When looking at posting the information you should look for first is: who is hiring, the hours, the pay, and benefits. You need to know what kind of organization is hiring. Are they a kindergarten, academy, public school, or University? Each organization will have different students, goals, and work culture. It will also make cutting through all the postings easier. Don’t look at offers from academies if you hate working evenings. Not qualified for teaching university? Don’t look at university jobs then.
Hours, pay, and benefits re all roll together as part of the total compensation package. Hours are the most important part of any teaching position, in my opinion anyway. The average teaching job will have 20-25 hours of contact hours. A job that advertises 30+ hours of teaching should obviously pay more. The opposite is true too. Most jobs will pay for your flight either before or after contract. Finally, most jobs will pay for or give you housing. Some countries don’t however. The less perks you get the higher your base pay should be.
Lastly you should look for anything that would increase your work hours outside your teaching hours. This can include office hours, meetings, running clubs, testing and entrance exams, promotional events and more. Schools are very good at finding extra things for teachers to do outside the classroom. Figure out your effective hourly pay before deciding if a job is good or not. Hourly compensation paints a much more honest picture of the job than just the monthly salary schools generally tell you.
I’ll use my current job, at the time of writing, as an example. I make 12,000 RMB/month (about $1700). I teach 10.5 hours a week. I help English clubs for about 1-2 hours a week on average. I have no office hours but I lesson plan and generally help students for 2-3 hours a week. In total I work about 47 hours. In a whole month. 255 RMB/hour or about $37/hour, turns out I’m paid well despite on paper not making a whole lot. I’m also not including flight payments or housing assistance. I made about $300 gross more in Korea but only worked out to $12/hour. It was not a fun time.
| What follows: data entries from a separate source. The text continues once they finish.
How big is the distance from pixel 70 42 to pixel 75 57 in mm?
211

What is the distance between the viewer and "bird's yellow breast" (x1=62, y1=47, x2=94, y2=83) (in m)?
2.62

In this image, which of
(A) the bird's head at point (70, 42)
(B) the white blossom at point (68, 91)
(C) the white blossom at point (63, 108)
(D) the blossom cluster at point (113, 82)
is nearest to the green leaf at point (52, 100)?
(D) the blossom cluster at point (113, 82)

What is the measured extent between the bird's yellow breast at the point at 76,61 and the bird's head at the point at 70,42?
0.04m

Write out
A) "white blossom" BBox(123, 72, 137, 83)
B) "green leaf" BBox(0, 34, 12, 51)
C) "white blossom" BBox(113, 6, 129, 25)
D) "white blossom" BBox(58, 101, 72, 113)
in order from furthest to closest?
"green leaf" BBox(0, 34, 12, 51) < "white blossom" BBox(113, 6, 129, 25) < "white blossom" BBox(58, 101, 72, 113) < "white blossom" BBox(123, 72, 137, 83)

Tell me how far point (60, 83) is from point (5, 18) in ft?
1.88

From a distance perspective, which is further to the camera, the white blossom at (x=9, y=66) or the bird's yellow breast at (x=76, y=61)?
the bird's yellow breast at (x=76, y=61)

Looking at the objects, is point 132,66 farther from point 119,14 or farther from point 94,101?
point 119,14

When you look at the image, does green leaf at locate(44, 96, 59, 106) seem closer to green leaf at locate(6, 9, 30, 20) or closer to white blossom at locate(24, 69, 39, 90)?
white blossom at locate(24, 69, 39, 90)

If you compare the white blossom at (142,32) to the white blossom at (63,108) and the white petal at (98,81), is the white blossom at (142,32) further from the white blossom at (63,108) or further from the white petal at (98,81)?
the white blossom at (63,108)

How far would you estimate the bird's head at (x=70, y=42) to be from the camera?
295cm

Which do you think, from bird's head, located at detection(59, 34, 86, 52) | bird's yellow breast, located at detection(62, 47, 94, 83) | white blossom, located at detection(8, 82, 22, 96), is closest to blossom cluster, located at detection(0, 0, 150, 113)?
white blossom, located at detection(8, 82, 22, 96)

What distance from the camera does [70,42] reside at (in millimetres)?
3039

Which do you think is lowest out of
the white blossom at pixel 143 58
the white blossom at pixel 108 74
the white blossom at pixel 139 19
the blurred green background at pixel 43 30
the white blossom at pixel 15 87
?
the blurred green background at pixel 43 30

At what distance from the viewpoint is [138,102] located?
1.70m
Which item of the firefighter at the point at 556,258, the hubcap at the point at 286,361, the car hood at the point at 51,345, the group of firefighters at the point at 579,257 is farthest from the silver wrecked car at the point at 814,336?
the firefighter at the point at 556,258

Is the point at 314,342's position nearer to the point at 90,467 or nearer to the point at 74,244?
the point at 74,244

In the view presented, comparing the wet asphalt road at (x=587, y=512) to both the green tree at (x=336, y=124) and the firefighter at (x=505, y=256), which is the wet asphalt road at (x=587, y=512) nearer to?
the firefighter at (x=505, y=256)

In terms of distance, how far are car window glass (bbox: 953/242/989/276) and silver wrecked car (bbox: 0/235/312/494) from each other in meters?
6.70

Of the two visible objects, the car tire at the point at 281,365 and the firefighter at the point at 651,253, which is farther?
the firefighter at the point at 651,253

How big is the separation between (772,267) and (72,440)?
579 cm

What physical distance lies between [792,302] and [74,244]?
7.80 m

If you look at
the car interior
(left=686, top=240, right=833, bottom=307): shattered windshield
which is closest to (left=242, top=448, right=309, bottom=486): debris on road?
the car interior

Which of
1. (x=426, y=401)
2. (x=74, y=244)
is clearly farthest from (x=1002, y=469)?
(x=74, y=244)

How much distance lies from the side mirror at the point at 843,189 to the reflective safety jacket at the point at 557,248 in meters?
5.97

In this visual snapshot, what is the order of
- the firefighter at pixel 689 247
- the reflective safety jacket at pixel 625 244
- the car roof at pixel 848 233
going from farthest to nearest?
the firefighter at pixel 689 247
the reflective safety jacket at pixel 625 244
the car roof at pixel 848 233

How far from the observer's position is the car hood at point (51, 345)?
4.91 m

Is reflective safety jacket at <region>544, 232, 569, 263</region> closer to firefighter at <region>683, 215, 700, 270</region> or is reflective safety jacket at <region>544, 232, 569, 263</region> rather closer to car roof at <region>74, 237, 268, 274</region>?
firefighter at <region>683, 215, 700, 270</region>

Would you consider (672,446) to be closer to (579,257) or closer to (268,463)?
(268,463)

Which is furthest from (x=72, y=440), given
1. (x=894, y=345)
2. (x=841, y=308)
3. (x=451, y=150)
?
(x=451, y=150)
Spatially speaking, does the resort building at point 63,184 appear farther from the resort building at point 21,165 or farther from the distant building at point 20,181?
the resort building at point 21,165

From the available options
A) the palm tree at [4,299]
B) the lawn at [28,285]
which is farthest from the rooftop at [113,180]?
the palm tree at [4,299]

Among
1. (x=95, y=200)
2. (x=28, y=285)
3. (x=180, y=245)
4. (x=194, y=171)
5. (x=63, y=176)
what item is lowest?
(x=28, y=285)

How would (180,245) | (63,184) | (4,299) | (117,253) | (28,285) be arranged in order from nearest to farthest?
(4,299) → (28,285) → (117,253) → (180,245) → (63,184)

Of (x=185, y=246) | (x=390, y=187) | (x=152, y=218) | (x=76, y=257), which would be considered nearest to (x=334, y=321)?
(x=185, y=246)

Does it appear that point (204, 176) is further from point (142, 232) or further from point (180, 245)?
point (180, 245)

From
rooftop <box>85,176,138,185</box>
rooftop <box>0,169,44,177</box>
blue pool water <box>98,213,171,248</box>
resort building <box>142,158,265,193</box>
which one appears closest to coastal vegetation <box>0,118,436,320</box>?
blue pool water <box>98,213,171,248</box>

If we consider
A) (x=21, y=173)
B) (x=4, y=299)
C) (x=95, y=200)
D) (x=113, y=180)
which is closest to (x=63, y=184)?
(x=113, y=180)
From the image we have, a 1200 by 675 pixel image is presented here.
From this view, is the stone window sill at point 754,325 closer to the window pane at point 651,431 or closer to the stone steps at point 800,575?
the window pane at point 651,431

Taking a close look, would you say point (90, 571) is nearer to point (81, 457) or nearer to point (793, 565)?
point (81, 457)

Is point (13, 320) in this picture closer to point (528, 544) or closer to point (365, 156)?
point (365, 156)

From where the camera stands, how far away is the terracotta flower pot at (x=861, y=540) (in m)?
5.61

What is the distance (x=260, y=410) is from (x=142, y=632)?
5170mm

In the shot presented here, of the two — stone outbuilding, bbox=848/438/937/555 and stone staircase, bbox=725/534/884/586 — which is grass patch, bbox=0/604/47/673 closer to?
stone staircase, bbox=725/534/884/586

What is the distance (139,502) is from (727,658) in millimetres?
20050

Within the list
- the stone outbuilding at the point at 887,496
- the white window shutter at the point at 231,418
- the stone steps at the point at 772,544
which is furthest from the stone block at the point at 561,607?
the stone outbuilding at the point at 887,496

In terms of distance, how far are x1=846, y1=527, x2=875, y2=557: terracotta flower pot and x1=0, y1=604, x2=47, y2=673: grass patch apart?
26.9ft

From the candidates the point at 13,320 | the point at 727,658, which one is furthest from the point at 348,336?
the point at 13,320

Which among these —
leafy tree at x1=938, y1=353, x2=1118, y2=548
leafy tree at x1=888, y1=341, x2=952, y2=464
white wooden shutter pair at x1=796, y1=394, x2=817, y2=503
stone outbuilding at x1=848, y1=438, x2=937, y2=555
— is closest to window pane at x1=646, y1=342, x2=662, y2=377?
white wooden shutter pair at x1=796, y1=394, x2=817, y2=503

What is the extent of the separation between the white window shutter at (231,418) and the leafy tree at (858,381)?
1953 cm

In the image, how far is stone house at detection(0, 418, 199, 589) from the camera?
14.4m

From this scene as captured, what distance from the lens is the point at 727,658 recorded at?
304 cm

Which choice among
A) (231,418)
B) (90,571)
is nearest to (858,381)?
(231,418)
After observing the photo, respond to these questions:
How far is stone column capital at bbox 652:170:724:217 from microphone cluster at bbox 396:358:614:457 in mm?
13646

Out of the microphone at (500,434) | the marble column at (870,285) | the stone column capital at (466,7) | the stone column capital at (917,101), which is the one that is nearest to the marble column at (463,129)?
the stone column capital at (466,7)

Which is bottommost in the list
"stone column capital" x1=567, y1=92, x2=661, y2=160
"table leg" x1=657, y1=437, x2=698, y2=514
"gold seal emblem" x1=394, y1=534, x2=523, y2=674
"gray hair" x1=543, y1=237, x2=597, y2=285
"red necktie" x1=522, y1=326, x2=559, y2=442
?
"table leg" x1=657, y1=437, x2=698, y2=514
However, having a baseline pay to work off of is helpful to perusing jobs so I’ll give specifics for Korea and China. In Korea you should get paid a minimum of 2.1 million won/month and have your apartment and flight paid for. Anything less than this means you’re getting screwed. China has a lot more variance. Fair university pay will range from about 9,000 to 12,000 RMB a month with 1 flight paid for and your housing covered. Private academies will cover your flights and housing. The pay will very a lot. If you are brand new I recommend aiming for 15,000 to 18,000 RMB for academy work. With experience and a TEFL certificate (especially a CELTA) you should be able to snag 20,000 RMB+. However, you will work a lot to make that money just like any private academy.